If you are unsuccessful with the FTB’s internal appeals process, you have the additional option of pursuing an appeal through the Office of Tax Appeals (OTA). The OTA came into existence because of decades of egregious complaints of California residents and in state and out of state businesses that complained to the California Legislature of only being allowed 20 minutes to make a case in front of the Board of Equalization which consisted of elected officials that for the most part rubber stamped the actions of the various California Taxing Authorities from which they appealed. The OTA was California’s attempt to parallel the perceived justice afforded to taxpayers by the Federal Tax Courts. Unfortunately, the administrative law judges hired to staff the OTA are to date largely ex-employees of the very California Taxing Authorities that they are charged with adjudicating. Unfortunately, the rubber stamping of the BOE is now being reduced to precedential case law by the OTA and the written opinions of the BOE became precedential decisions for the OTA to follow. In any event, the OTA must receive notice of your intent to appeal within 30 days of the conclusion of the FTB hearing. You would be well advised to hire legal counsel before proceeding with your appeal to this level.
The OTA will examine the evidence presented by you and the FTB and will provide a binding decision on the matter that has to date been largely in favor of the California taxing authorities. If the decision is unfavorable, you could request a rehearing if you have new evidence to present or if you want to attempt to claim the OTA made an error in the original hearing.
Your last option to appeal the FTB tax audit and the OTA is to file a lawsuit in California Superior Court.
As you can see, handling an appeal of an FTB audit is not a task that is easily handled. You may have months of work ahead of you if an FTB appeal is in your future where you believe that you were incorrectly assessed tax, penalties, and interest.
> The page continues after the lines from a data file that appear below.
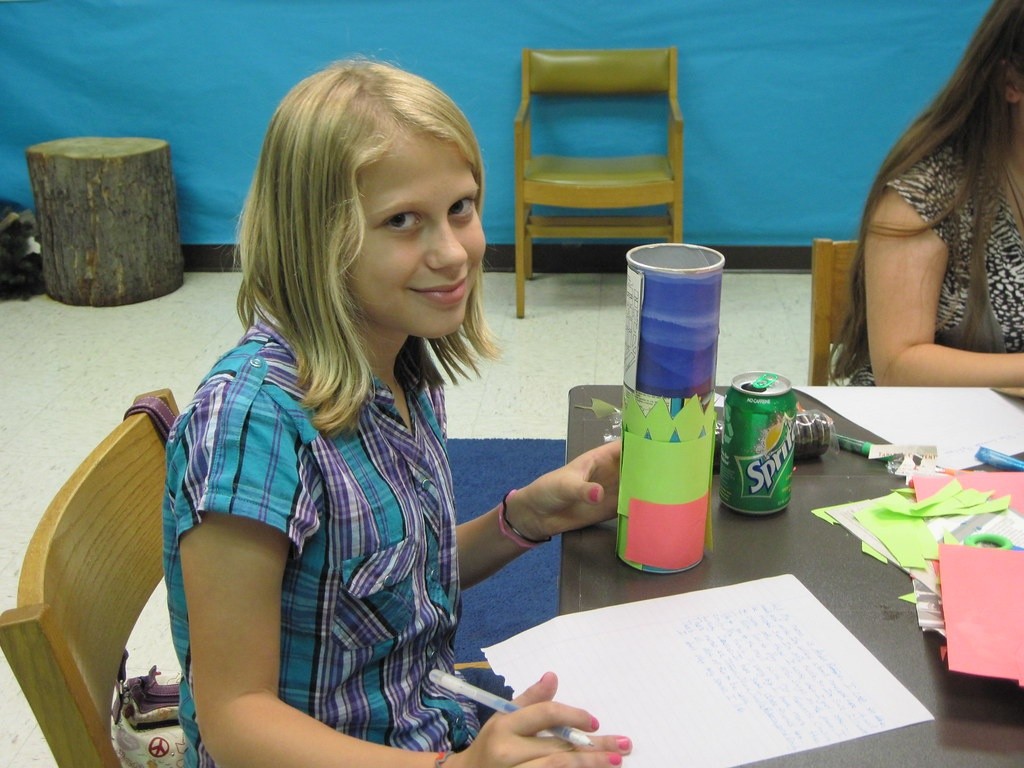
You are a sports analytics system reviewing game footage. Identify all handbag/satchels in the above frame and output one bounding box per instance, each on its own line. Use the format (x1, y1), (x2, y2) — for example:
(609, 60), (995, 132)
(110, 398), (186, 768)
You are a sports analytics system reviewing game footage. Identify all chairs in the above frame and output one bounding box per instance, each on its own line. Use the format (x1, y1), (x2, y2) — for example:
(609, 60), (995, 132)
(0, 381), (186, 768)
(808, 237), (863, 388)
(510, 46), (692, 318)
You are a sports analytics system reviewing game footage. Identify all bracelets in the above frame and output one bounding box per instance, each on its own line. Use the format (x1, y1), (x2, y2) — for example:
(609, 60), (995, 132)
(497, 489), (552, 548)
(435, 750), (454, 768)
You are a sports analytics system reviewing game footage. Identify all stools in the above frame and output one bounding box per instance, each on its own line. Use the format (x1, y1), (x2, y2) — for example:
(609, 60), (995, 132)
(23, 134), (191, 311)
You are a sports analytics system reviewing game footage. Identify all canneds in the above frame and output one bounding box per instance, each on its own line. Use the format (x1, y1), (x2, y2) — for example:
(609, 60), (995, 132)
(719, 371), (796, 515)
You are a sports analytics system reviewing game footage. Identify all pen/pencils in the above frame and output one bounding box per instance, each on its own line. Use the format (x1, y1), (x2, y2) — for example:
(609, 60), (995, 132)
(837, 433), (894, 461)
(428, 669), (595, 749)
(974, 446), (1024, 472)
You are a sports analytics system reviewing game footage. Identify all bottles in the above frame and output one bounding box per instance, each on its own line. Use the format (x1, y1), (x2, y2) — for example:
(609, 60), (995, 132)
(713, 409), (834, 468)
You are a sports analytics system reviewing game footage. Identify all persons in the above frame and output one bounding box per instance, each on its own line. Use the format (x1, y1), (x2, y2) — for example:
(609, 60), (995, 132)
(162, 60), (632, 768)
(830, 0), (1024, 388)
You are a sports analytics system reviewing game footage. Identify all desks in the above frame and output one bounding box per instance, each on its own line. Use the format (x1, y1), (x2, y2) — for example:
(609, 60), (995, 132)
(556, 373), (1024, 768)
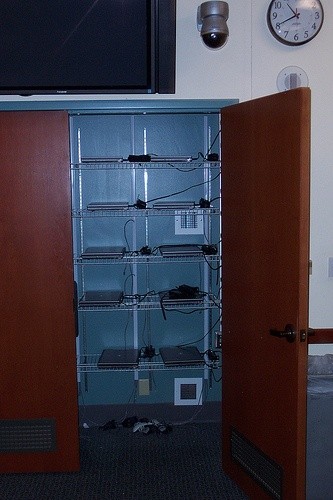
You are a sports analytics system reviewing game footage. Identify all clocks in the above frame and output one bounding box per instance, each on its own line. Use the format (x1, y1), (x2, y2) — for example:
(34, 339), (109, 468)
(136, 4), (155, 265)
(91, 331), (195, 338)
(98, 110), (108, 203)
(267, 0), (324, 46)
Our dually licensed California Tax Attorneys and CPAs are here to help make the most of the appeals process.
Did You Receive a Notice of Proposed Assessment (NPA) from the Franchise Tax Board (FTB)?
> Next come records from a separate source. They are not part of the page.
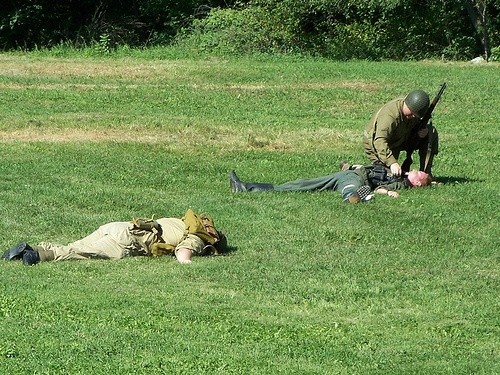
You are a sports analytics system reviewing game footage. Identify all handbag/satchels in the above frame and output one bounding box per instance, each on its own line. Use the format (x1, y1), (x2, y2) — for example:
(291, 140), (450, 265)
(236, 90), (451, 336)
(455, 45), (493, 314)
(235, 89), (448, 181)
(182, 208), (220, 245)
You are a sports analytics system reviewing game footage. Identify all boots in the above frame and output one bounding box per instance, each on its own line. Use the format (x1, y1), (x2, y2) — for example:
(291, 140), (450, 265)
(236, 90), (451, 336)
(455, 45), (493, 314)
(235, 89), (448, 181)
(342, 183), (372, 204)
(2, 241), (43, 261)
(227, 169), (274, 193)
(419, 150), (445, 186)
(22, 247), (54, 267)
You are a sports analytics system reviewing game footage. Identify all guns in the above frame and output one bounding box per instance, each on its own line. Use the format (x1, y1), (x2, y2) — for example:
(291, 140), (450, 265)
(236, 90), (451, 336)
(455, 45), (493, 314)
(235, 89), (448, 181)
(401, 83), (446, 173)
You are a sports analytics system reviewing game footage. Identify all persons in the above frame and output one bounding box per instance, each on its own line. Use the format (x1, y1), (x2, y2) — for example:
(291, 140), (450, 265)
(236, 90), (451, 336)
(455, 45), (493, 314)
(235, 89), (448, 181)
(230, 163), (431, 203)
(366, 90), (440, 175)
(1, 208), (229, 266)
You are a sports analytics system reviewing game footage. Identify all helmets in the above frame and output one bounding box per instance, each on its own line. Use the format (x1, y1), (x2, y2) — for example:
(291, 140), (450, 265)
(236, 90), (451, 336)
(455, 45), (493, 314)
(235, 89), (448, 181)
(404, 90), (428, 120)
You may be reading this article because you recently received a Notice of Proposed Assessment (NPA) from the FTB informing you of unresolved tax liabilities. There are two versions of the NPA:
- FTB Form 7275 (Personal Income Tax Notice of Proposed Assessment Information), which is for individuals
- FTB Form 5830C (Business Entity – Notice of Proposed Assessment Information), which is for businesses
As FTB Form 7275 states, “The Notice of Proposed Assessment (NPA) informs you that we intend to assess additional tax and/or penalties. You have a right to protest the NPA, which must be submitted within 60 days of the NPA date, or submitted by the Protest By date.” This reflects the provisions of California Revenue and Taxation Code § 19041(a), which states, “Within 60 days after the mailing of each notice of proposed deficiency assessment the taxpayer may file with the Franchise Tax Board a written protest against the proposed deficiency assessment, specifying in the protest the grounds upon which it is based.”
If you received an NPA from the Franchise Tax Board, do not panic. As state law provides, you have an opportunity to appeal, or protest, the FTB’s findings. If your protest is successful, you may not have to pay the additional tax debts or tax penalties the FTB would otherwise assess against you.
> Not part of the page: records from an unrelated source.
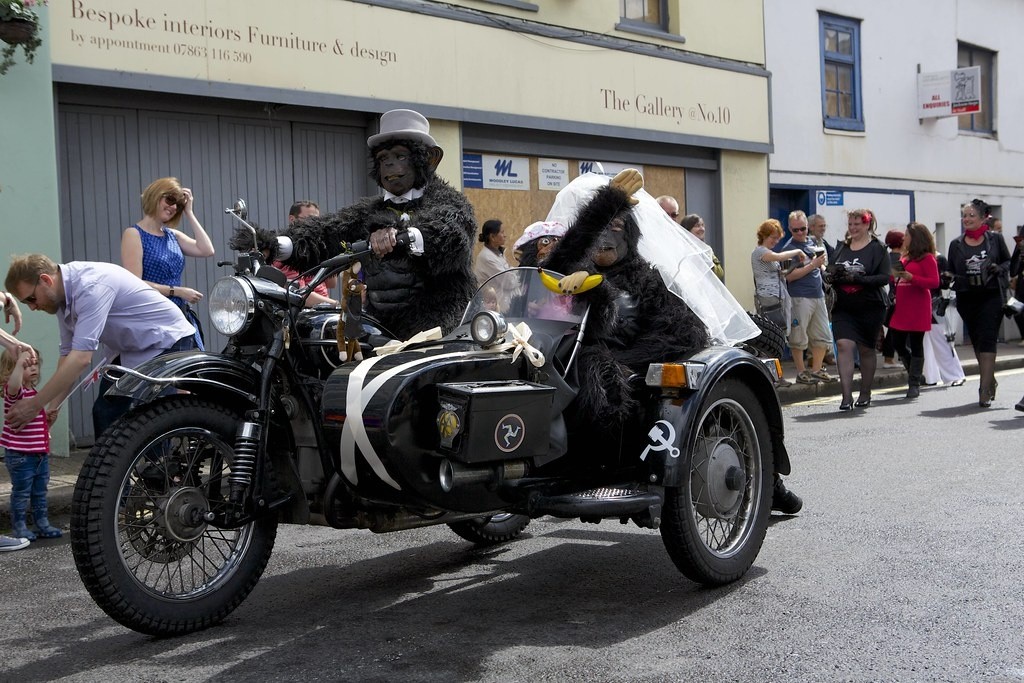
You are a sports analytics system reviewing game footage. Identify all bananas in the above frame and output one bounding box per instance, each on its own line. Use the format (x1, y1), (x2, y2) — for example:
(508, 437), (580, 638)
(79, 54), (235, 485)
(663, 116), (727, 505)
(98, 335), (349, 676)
(537, 267), (603, 294)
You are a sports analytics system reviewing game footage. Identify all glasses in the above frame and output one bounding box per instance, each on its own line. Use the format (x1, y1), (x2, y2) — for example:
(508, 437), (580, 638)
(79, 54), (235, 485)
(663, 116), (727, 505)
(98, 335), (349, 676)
(162, 194), (184, 215)
(667, 212), (679, 218)
(21, 272), (48, 305)
(792, 227), (806, 233)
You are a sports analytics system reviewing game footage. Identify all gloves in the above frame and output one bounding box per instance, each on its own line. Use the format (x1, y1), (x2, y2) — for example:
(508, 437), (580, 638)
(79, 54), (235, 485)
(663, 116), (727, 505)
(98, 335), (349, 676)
(987, 262), (1004, 274)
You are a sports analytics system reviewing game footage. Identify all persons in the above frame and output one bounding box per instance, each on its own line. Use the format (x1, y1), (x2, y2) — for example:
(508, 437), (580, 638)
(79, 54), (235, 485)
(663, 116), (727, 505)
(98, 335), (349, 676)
(680, 214), (724, 280)
(0, 290), (36, 372)
(942, 199), (1024, 407)
(822, 209), (892, 410)
(233, 109), (483, 344)
(4, 253), (196, 519)
(475, 219), (522, 317)
(120, 177), (215, 351)
(781, 210), (838, 385)
(655, 195), (679, 221)
(751, 218), (807, 389)
(808, 214), (835, 367)
(884, 222), (966, 398)
(273, 201), (340, 308)
(0, 349), (63, 540)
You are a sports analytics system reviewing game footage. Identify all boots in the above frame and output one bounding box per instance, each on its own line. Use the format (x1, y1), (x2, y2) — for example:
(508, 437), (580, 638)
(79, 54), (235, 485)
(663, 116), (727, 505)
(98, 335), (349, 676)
(30, 506), (63, 537)
(771, 473), (803, 514)
(10, 509), (36, 541)
(900, 355), (924, 398)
As the FTB explains in FTB Notice 2018-01, each protest will be assigned to an FTB official called a “hearing officer” for review. This hearing officer might represent the FTB’s Legal Division or its Audit Division, depending on the situation. If the protest is directed to a hearing officer in the Legal Division, it will be referred to as a “docketed protest.”
Because the FTB recently changed its internal procedures for processing Legal Division (docketed) protests, taxpayers would be wise to familiarize themselves with the updated regulations, which are discussed at length in FTB Notice 2018-01. Our Irvine tax attorneys will discuss these procedures momentarily, but first, will provide a brief overview of how to protest a proposed FTB assessment.
How to Protest a Proposed FTB Assessment Online or in Writing
You may make your protest online, by mail, or by fax. Needless to say, filing online ensures faster delivery with no risk of lost mail. You may make a protest online by following these instructions:
- Navigate to the FTB website.
- If you have an account already, log in. If not, you will need to register as a new user.
- Once you have created or logged into your account, click the “Account” link.
- Click the “Proposed Assessments” link.
- Choose the correct NPA number, and follow the prompts to complete the online submission process.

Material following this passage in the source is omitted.